## To be done:
In the COMPASS page, change "robots" to "hardware" and give the part that opens with the words containing "Install Isaac Lab and dependencies" and closes with "(click to expand)".

------ Reading text

COMPASS: Cross-Embodiment Mobility Policy via Residual RL and Skill Synthesis

[Website] [arXiv]

Overview

This repository provides the official PyTorch implementation of COMPASS.

COMPASS is a novel framework for cross-embodiment mobility that combines:

Imitation Learning (IL) for strong baseline performance
Residual Reinforcement Learning (RL) for embodiment-specific adaptation
Policy distillation to create a unified, generalist policy

Quick Start

🚀 Get started in 3 steps:

Install Isaac Lab and dependencies
Train your own specialists or deploy on robots
Data generation for GR00T post-training

Installation

📦 Complete Installation Guide (click to expand)

1. Isaac Lab Installation

Install Isaac Lab and the residual RL mobility extension by following this instruction.

------------
------ Supplied information

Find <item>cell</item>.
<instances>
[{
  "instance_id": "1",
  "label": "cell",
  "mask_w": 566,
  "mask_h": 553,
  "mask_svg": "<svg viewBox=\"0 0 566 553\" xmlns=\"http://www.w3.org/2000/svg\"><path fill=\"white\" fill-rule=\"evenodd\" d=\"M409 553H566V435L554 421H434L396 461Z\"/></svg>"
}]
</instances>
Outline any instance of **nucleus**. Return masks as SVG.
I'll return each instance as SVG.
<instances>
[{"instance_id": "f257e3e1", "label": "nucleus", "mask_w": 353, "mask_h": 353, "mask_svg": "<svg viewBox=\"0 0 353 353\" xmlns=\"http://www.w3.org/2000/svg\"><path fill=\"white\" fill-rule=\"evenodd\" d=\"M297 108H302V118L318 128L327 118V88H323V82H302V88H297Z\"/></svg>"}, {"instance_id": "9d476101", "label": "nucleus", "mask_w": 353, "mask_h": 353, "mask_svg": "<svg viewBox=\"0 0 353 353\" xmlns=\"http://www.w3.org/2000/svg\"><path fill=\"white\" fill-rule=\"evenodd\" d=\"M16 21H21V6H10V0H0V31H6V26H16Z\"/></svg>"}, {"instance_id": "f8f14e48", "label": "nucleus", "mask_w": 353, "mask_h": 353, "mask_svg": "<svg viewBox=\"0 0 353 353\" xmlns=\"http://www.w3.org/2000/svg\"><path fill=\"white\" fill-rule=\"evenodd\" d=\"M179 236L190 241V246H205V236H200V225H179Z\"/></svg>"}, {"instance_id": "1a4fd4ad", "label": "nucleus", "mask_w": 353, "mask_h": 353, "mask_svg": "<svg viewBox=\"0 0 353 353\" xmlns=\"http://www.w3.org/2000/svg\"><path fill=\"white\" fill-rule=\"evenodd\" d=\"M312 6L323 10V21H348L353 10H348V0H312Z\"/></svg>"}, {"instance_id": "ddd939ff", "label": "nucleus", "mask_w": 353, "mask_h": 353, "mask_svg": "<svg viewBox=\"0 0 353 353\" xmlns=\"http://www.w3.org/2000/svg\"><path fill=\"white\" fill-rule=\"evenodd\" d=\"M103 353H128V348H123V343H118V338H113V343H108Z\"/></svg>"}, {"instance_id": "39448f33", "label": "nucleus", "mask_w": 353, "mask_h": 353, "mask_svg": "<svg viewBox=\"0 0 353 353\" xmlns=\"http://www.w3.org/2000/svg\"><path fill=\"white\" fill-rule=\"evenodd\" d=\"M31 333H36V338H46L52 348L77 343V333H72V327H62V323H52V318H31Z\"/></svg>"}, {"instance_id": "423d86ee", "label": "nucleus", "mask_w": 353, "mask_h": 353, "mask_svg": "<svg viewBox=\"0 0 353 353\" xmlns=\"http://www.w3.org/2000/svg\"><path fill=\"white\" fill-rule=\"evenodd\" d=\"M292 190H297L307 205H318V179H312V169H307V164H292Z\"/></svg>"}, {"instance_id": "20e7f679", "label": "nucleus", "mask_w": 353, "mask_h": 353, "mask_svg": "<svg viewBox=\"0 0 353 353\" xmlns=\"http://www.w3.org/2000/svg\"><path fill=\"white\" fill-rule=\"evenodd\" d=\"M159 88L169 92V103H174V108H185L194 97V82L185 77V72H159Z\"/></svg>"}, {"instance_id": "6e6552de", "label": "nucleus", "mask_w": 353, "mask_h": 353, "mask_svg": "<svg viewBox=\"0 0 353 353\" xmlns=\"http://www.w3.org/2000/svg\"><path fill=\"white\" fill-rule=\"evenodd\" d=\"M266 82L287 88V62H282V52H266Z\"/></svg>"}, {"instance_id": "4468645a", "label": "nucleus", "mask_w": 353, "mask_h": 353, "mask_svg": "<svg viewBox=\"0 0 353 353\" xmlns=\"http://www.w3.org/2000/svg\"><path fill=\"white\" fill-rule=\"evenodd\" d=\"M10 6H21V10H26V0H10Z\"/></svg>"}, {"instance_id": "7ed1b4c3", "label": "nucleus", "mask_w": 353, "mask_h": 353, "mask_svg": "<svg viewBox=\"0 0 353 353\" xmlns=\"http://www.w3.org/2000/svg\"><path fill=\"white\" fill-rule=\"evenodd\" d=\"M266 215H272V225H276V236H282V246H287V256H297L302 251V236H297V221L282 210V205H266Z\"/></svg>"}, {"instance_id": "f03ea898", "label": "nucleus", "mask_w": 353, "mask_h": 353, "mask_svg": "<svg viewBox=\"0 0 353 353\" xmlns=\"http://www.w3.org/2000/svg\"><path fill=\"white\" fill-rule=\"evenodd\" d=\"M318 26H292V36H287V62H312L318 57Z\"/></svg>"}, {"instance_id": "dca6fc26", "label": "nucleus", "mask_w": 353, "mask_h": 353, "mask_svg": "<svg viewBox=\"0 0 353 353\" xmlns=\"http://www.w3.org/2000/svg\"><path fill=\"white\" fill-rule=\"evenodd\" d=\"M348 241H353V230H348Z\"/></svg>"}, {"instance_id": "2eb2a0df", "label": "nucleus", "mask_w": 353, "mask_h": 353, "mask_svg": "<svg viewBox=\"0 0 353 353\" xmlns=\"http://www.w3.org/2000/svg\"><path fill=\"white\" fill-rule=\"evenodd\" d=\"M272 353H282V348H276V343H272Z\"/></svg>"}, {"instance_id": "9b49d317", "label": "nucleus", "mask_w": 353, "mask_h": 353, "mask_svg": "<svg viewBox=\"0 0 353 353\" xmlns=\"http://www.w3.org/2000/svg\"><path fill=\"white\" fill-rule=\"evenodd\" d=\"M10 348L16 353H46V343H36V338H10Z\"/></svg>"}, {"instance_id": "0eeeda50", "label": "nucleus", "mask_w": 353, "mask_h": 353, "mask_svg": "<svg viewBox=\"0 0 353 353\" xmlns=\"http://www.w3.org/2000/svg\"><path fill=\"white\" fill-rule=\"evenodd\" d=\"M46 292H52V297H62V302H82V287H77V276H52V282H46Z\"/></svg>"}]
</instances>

------------

## Answer for the task:
Install Isaac Lab and dependencies
Train your own specialists or deploy on hardware
Data generation for GR00T post-training

Installation

📦 Complete Installation Guide (click to expand)